Though fire officials claimed to have found at least one serious fire violation in the hotel--holes had inexplicably been cut in the fire walls near the catwalk, possibly helping the fire spread--the MGM Grand apparently met all other fire regulations. The county building code passed in 1979 required new hotels in Las Vegas to install sprinklers and smoke detectors on every floor, but the MGM Grand, built in 1973, was exempt. The hotel had sprinklers only on the basement, first and top floors. There were no smoke detectors. Said MGM Grand Hotels Board Chairman Fred Benninger of the tragedy: "This could have happened in any large hotel anywhere in America."

Yet fire safety remains mostly a local responsibility. Across the nation, the second worst hotel fire in U.S. history* has kindled questions about the safety of hotels and high-rise buildings in general. There are more than 12,000 hotel and motel fires in the U.S. each year, claiming an average of 160 lives. The U.S. Fire Administration, an arm of the Federal Emergency Management Agency, can suggest guidelines but cannot enforce them. As a result, fire codes vary greatly from place to place. In New York City, for example, hotels are required to have a system of water pumps and hoses, sprinklers on floors below ground level, an alarm system and a watchman on duty 24 hours a day. Even though many New York hotels were built before World War II and thus have thick walls, windows that open and other safety features, Assistant Fire Chief John Fogarty is worried. "We have at least one hotel fire a day," he says. "We're not free from the possibility of a major catastrophe."
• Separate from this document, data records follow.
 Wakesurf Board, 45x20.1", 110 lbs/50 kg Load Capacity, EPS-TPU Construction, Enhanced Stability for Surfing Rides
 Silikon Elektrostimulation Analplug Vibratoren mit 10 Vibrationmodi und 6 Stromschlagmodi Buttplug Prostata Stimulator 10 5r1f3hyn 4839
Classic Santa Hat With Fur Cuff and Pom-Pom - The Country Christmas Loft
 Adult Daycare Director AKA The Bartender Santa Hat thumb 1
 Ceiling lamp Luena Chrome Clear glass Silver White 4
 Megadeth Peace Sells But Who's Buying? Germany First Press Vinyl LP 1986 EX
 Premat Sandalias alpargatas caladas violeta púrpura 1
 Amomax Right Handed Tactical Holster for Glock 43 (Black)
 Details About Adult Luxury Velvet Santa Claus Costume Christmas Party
Some states (Massachusetts, Washington, Connecticut) and some cities (Boston, Atlanta) have in recent years enacted relatively stringent fire codes. But nearly all, including Las Vegas, have grandfather clauses that exempt existing buildings or require only minor improvements. Miami Beach, for example, adopted a tough code in 1976 but only requires its existing hotels to install, among other measures, manual fire alarms and emergency doors. A team of Miami Beach fire officials is going to Las Vegas to see what lessons the MGM Grand Hotel case holds for their city. Admits Assistant Fire Chief Braniard Dorris: "The potential [for a similar fire in Miami Beach] is there."

Of the five casino hotels in Atlantic City, on the other hand, four were built after the city adopted a tough fire-safety code in 1978. As a result, they have sprinklers and smoke alarms on all floors, elevators that return automatically to the ground floor in case of fire, and outside stairways to allow quick evacuations. Yet no matter how new they are, high-rise hotels--indeed, all high-rise buildings--remain largely out of the life-saving reach of firetruck aerial ladders. Most of them can extend only 90 ft. or so, or as high as the eighth or ninth floor.

Haunted by the memory of the 1942 Cocoanut Grove nightclub fire that killed 504 persons, Boston has one of the nation's most stringent fire codes. Every building over 70 ft. tall, for instance, must have a sprinkler in every room, closet and corridor. Just as important, owners of some existing buildings have voluntarily modernized their fire-safety systems. The venerable seven-story Copley Plaza was built in 1912, but its owners are spending $460,000 to install smoke alarms in every room after an arsonist's blaze in 1979 killed two people.

Yet refitting an old building can be twice as expensive as installing the same system in a new one, and owners are usually reluctant to do so voluntarily. Las Vegas fire department officials, for example, claim they have urged the MGM Grand Hotel and other hotels built be fore the 1979 building code to install sprinkler systems and smoke alarms, but to no avail. "Retrofitting of the older hotels has always been an economic tug of war," says Clark County Manager Bruce Spaulding. Perhaps now they will. Says Gordon Vickery, director of the U.S. Fire Administration: "We usually lose people in ones and twos, and the public doesn't pay much attention. It takes a disaster like this one . . ."

By James Kelly. Reported by Gavin Scott/Las Vegas

* The worst: Atlanta's 1946 Winecoff Hotel blaze, which killed 119.